Dissertation Defense of Felipe Toro, “Atlas: A Cartography of Sports in Latin American Literature (1888–1940)”
The Department of Spanish and Portuguese cordially invites you to attend the dissertation defense of
Felipe Toro, M.S.
Atlas: A Cartography of Sports in Latin American Literature (1888–1940)
Dissertation Advisor: Gwen Kirkpatrick, Ph.D.
Committee Member: Tania Gentic, Ph.D.
Committee Member: Rodrigo Cánovas, Ph.D.
ICC 450
Friday, February 7th, 2020
10:00 AM – 12:00PM
Abstract
—
This dissertation analyzes the relationship between writing and the emergence of the modern athletic imagination in Latin America at the end of the 19th century as a way of charting the subjective dimensions of globalization. I explore the moment at which modernismo—the first aesthetic movement that originated in Latin America—addressed the restoration of the Olympic Games in 1896 with the publication of Artemis, a novella by Enrique Larreta set in Olympia and published six months after the inauguration of the first modern Olympic Games in Athens. I consider this inaugural encounter between modernismo and the Olympic movement as a literary matrix to further explore the athletic making of the modern world through the intersection of writing and sports.
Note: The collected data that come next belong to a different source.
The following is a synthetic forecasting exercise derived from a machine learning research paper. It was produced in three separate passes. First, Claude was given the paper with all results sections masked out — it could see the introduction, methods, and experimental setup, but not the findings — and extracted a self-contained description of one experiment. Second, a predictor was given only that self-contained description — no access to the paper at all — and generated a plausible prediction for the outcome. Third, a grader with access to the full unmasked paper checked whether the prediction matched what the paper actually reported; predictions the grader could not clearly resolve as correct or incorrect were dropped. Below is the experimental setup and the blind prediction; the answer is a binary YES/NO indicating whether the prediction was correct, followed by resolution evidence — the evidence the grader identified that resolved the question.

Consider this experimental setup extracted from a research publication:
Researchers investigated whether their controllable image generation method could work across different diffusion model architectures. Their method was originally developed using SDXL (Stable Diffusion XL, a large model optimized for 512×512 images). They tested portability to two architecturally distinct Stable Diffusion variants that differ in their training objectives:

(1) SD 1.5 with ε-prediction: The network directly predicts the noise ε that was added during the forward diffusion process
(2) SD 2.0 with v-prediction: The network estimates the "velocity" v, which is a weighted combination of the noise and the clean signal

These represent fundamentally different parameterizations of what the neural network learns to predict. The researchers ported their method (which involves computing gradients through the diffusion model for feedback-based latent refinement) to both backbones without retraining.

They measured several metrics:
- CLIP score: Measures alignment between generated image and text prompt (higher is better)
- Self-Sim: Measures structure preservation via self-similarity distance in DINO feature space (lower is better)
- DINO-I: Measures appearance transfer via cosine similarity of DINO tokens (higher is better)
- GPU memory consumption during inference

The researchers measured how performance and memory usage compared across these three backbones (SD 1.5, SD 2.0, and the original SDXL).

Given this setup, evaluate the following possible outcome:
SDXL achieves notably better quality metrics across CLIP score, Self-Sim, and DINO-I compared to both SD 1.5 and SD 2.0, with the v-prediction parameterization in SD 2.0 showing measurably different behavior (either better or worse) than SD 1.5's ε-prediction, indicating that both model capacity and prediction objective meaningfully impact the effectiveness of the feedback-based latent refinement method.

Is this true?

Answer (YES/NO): YES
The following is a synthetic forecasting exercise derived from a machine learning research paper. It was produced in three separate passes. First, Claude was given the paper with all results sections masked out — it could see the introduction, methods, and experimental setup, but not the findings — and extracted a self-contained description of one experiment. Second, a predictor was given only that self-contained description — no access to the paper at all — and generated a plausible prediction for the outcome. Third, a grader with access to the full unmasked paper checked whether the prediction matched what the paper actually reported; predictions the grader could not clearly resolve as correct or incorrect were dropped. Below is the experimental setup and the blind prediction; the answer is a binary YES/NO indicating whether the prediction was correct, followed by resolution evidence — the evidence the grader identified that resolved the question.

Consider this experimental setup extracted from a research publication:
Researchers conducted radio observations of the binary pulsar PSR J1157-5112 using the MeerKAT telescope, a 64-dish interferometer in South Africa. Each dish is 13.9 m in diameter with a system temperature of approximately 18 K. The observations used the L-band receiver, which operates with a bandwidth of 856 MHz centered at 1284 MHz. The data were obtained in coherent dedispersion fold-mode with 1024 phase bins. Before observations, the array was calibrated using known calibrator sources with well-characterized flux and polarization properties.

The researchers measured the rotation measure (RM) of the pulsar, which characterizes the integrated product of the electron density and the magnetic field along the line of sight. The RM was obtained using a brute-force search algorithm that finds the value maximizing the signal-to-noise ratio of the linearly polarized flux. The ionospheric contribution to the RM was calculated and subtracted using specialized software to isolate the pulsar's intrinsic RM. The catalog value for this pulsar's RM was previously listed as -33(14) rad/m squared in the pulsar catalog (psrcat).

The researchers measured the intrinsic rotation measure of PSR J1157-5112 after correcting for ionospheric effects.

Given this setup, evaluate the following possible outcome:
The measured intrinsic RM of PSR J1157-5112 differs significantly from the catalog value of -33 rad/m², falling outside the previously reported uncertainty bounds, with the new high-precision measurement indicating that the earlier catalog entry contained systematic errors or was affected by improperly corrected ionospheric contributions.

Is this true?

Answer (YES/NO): NO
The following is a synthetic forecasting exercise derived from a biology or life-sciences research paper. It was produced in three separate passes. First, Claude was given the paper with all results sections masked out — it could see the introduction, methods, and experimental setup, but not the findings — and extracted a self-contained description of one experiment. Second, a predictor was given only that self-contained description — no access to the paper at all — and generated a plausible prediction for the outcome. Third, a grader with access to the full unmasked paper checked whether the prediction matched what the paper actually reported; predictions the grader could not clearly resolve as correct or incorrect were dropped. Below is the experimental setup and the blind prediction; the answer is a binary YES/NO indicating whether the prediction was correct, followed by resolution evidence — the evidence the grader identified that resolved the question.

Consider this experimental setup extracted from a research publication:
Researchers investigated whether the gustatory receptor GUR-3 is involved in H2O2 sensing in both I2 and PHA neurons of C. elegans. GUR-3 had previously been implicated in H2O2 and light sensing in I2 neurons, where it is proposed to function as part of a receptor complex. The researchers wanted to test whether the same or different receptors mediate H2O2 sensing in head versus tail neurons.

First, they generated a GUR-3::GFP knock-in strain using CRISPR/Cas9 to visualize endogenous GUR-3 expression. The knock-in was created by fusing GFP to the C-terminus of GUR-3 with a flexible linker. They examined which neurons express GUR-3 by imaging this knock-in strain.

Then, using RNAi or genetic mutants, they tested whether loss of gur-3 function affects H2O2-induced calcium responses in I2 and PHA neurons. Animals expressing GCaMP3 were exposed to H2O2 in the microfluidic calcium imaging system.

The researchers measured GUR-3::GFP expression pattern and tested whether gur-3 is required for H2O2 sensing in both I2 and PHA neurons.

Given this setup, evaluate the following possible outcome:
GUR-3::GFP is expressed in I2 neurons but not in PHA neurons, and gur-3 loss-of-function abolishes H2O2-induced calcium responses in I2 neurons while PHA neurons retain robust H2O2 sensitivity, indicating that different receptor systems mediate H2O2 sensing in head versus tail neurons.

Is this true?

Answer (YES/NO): YES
This essay argues that Latin American literature adopts sports imaginaries since they provide a cosmopolitan lingua franca through which both Latin American writings and bodies acquire a global citizenship. Thus, I also reflect upon Rubén Darío’s introduction of sports to his chronicle readers as a paradoxical way of “living in English but dreaming in Spanish”, and upon the pseudonyms that the Uruguayan writer Horacio Quiroga borrowed from Pierre Loti’s novels and adapted to his cycling races in Salto, Uruguay. Advancing these research scenarios to the 20th century, I conclude by calling special attention to the Nobel Prize winner Gabriela Mistral’s poetic depiction of a sports stadium and the masses of spectators in 1940 at the beginning of World War II.